Rakentenstation Hombroich

Also weiter, für mich mit dem Rad, für Sie vermutlich zu Fuß. Denn mein Tipp: Wenn Sie mit dem Auto kommen, parken Sie an der Museumsinsel Hombroich und laufen von dort hinüber zur Raketenstation. Der Weg führt über das "Kirkeby-Feld" mit seinen verschiedenen Bauten, die alle sehenswert sind. Es ist sicherlich kein Zufall, dass kurz vor dem am Wegesrand liegenden Feldhaus-Museum, ein Museum für populäre Druckgrafiken, drei Bauwerke tatsächlich "die drei Kapellen" heißen. Spätestens jetzt wird es in mir andächtiger. Wenige Meter entfernt und für Kunstinteressierte spannend, liegt auch die vor drei Jahren eröffnete Skulpturenhalle der Thomas Schütte Stiftung.

Der Besuch der Raketenstation ist, wie mir meine drei Jungs, als sie kleiner waren, bestätigt haben, auch hervorragend für Kinder geeignet. Die Tore des ehemals stark bewachten Geländes stehen tagsüber offen, der Besuch ist kostenfrei. Es braucht nur wenige Schritte, schon zieht mich dieses künstlerische Biotop in seinen Frieden hinein. Das ganze Gelände ist ein Experimentierfeld. Immer wieder stecken hier Forschende und Wissenschaftler:innen ihre Köpfe mit Kreativen zusammen und entwickeln neue Ideen. 

Wenn Sie zum ersten Mal kommen, gehen Sie nicht direkt hinein, sondern starten Sie mit einem Besuch in der Langen Foundation. Es ist das offizielle Eingangsgebäude der Raketenstation. Schon das Haus selbst, von Tadao Ando einem japanischen Architekten entworfen, ist mehr als einen Blick wert. Es entfaltet einen besonderen Reiz durch die Konzeption der Räume und dem perfiden Spiel zwischen Licht und Schatten. Wenn Sie Zeit haben, besuchen sie eine aktuelle Ausstellung. So können Sie zusätzlich das fantastische Innere des Hauses bewundern.

Insbesondere im Frühling verzaubert die als Spiegelung gleich doppelte Pracht der Kirschblüten die Kombination aus Wand, Wasser und Ausstellungshalle der Langen Foundation.

Doch zurück auf das Areal. Gehen Sie unbedingt ohne Plan einfach drauflos und folgen Sie vor allem auch den nur in die Wiesen gemähten Trampelpfaden. Gleich der erste rechts führt auf eine Obstbaumwiese, in der im Sommer Kirschbäume zu einer Genusspause einladen.

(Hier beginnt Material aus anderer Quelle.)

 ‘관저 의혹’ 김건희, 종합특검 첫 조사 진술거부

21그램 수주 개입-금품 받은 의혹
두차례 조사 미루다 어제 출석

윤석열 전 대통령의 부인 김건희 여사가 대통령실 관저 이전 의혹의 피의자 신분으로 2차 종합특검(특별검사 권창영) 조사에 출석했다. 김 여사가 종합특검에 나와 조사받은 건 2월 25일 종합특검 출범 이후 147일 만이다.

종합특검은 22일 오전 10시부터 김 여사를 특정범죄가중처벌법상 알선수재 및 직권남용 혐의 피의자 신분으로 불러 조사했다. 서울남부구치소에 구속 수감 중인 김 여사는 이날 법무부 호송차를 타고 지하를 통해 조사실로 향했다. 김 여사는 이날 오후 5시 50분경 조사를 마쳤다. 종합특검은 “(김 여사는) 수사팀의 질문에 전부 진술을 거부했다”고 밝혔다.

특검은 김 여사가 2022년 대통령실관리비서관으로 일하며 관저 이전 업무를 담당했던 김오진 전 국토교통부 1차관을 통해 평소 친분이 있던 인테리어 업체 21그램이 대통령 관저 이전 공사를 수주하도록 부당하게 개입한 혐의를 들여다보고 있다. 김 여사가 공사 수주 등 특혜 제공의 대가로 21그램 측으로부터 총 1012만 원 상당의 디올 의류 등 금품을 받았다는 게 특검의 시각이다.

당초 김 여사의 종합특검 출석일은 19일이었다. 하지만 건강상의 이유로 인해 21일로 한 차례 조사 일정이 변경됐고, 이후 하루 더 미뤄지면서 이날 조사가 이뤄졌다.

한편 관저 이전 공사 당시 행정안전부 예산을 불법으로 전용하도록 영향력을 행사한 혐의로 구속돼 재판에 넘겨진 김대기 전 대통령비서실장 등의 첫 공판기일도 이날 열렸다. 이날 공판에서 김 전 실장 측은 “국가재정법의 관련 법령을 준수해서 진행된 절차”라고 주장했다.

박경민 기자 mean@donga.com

Vor allem Kinder sind davon begeistert. Dazwischen liegen Ateliers - Fotokunst, Holzarbeiten, klassische Malerei, Schriftstellerei - die Besetzungen können wechseln, sodass es immer wieder Neues zu entdecken gibt. Aktuell wurde der Bildhauer Emil Walde im Gastatelier begrüßt. 

Oft stehen Türen auf und laden zu einem Blick oder Besuch ein. Ein Gebäude, auf das sie beim Durchstreifen bestimmt auch stoßen werden, ist nahezu ringsum aus Glas. So wird das Kunstschaffen selbst zur Kunst. Oder entdecken sie den zwischen Mauern verborgenen kleinen Garten voller Blumen und Gemüse. Es gibt zahlreiche wunderschöne Pfade, die das mit Hügeln inszenierte Gelände durchziehen. Zeitweise wird einem die Kunst regelrecht vor die Füße geworfen.

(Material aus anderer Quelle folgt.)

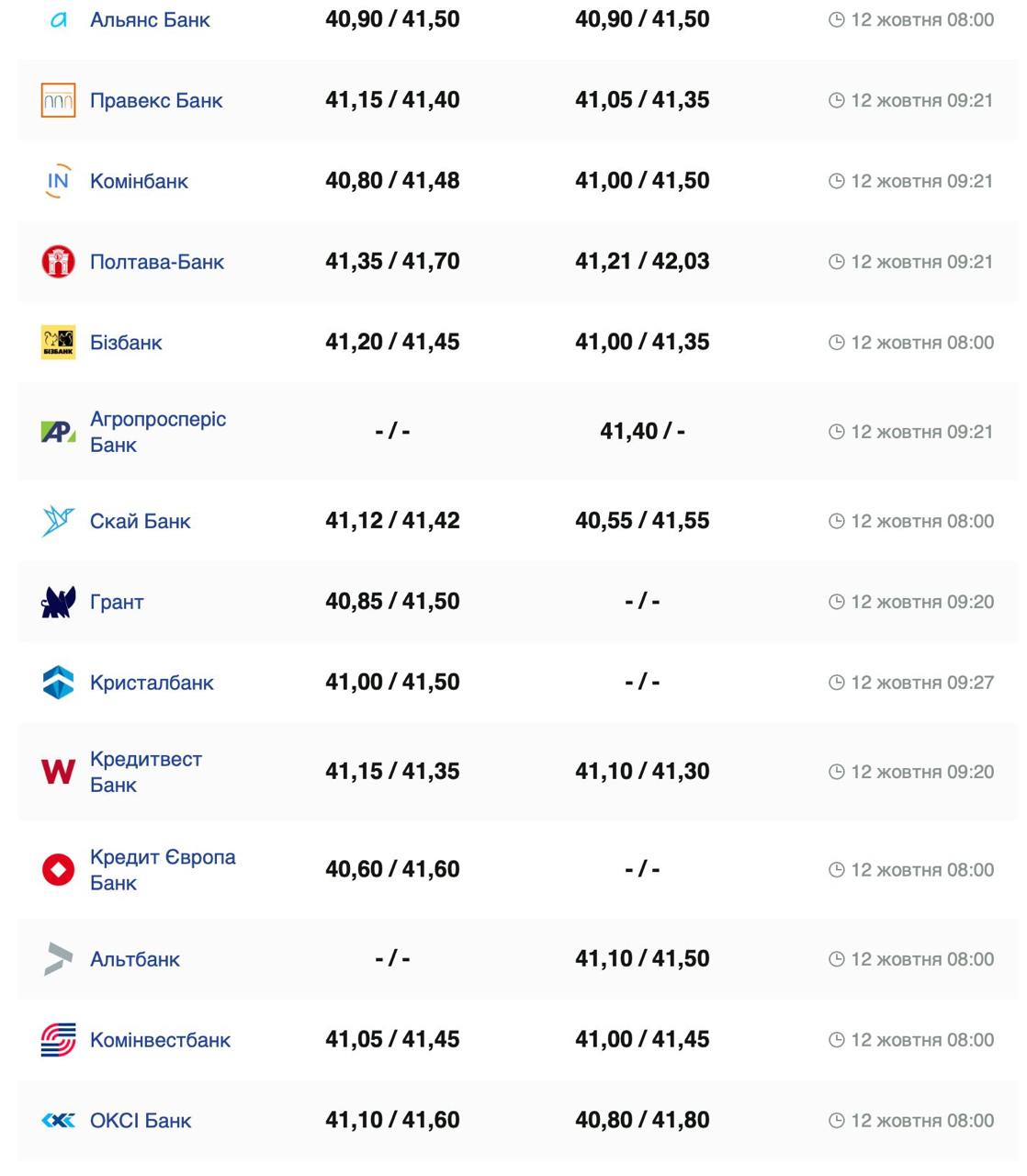 | | | | |
|---|---|---|---|
| Альянс Банк | 40,90 / 41,50 | 40,90 / 41,50 | 12 жовтня 08:00 |
| Правекс Банк | 41,15 / 41,40 | 41,05 / 41,35 | 12 жовтня 09:21 |
| Комінбанк | 40,80 / 41,48 | 41,00 / 41,50 | 12 жовтня 09:21 |
| Полтава-Банк | 41,35 / 41,70 | 41,21 / 42,03 | 12 жовтня 09:21 |
| Бізбанк | 41,20 / 41,45 | 41,00 / 41,35 | 12 жовтня 08:00 |
| Агропросперіс Банк | - / - | 41,40 / - | 12 жовтня 09:21 |
| Скай Банк | 41,12 / 41,42 | 40,55 / 41,55 | 12 жовтня 08:00 |
| Грант | 40,85 / 41,50 | - / - | 12 жовтня 09:20 |
| Кристалбанк | 41,00 / 41,50 | - / - | 12 жовтня 09:27 |
| Кредитвест Банк | 41,15 / 41,35 | 41,10 / 41,30 | 12 жовтня 09:20 |
| Кредит Європа Банк | 40,60 / 41,60 | - / - | 12 жовтня 08:00 |
| Альтбанк | - / - | 41,10 / 41,50 | 12 жовтня 08:00 |
| Комінвестбанк | 41,05 / 41,45 | 41,00 / 41,45 | 12 жовтня 08:00 |
| ОКСІ Банк | 41,10 / 41,60 | 40,80 / 41,80 | 12 жовтня 08:00 |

Aus Baracken wurden Ateliers. Aus Raketenhallen, Wohnräume für Kreative, Künstler:innen und Forscher:innen.

Immer wieder muss ich innehalten und staunen. Über die Leistung der Architekten, die Kraft der Natur, dem Spiel von Himmel und Wolken sowie über Skulpturen und Werke. Wer gerne fotografiert, kann sich hier vor Motiven kaum retten. Vor allem aber staune ich über die Menschen, die hier leben und werken. Sie tragen dazu bei, dass aus diesem Ort der Bedrohung eine Insel des Friedens erwächst. 

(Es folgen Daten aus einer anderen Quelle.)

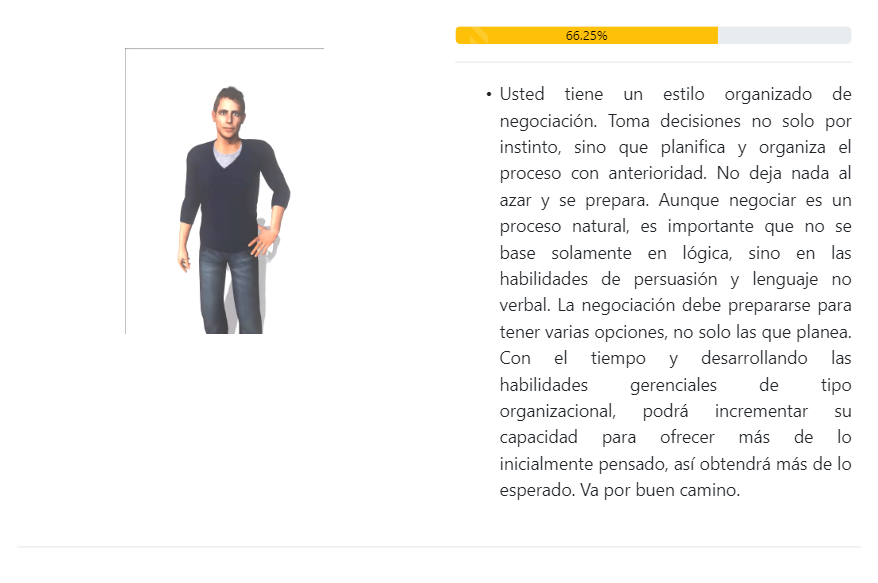 66.25%

• Usted tiene un estilo organizado de negociación. Toma decisiones no solo por instinto, sino que planifica y organiza el proceso con anterioridad. No deja nada al azar y se prepara. Aunque negociar es un proceso natural, es importante que no se base solamente en lógica, sino en las habilidades de persuasión y lenguaje no verbal. La negociación debe prepararse para tener varias opciones, no solo las que planea. Con el tiempo y desarrollando las habilidades gerenciales de tipo organizacional, podrá incrementar su capacidad para ofrecer más de lo inicialmente pensado, así obtendrá más de lo esperado. Va por buen camino.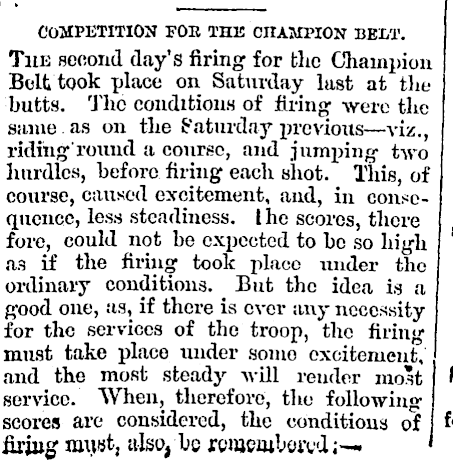 COMPETITION FOR THE CHAMPION BELT.

THE second day's firing for the Champion Belt took place on Saturday last at the butts. The conditions of firing were the same as on the Saturday previous—viz., riding round a course, and jumping two hurdles, before firing each shot. This, of course, caused excitement, and, in consequence, less steadiness. The scores, there fore, could not be expected to be so high as if the firing took place under the ordinary conditions. But the idea is a good one, as, if there is ever any necessity for the services of the troop, the firing must take place under some excitement, and the most steady will render most service. When, therefore, the following scores are considered, the conditions of firing must, also, be remembered:—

Werfen wir zum Abschluss noch einen gemeinsamen Blick auf das Musikerhaus und bitte, bleiben Sie mit mir noch eine Minute gedanklich stehen. Spüren Sie den Spirit?

Das Haus für Musiker entstand nach Plänen des Architekten Raimund Abraham. Es hat vier Übungsräume, die über zwei Geschosse reichen, große Gemeinschaftsbereiche, einen Studioraum, vier Wohnungen und eine Bibliothek. Auch der Innenhof und die unterirdische Arena lassen sich nutzen.

Für mich wird auf der Raketenstation greifbar, was der Prophet Micha sagte, dessen Satzfragment "Schwerter zu Pflugscharen" zum geflügelten Wort für die Abrüstung wurde: "Kein Volk wird gegen das andere das Schwert erheben, und sie werden fortan nicht mehr lernen, Krieg zu führen. Ein jeder wird unter seinem Weinstock und Feigenbaum wohnen, und niemand wird sie schrecken."

Ich habe an diesem Tag besonders Glück: Ich kann mir noch Kaffee und Kuchen im Café Krümel gönnen. Das hat nicht immer auf, also packen Sie lieber etwas Proviant für Ihren Besuch ein.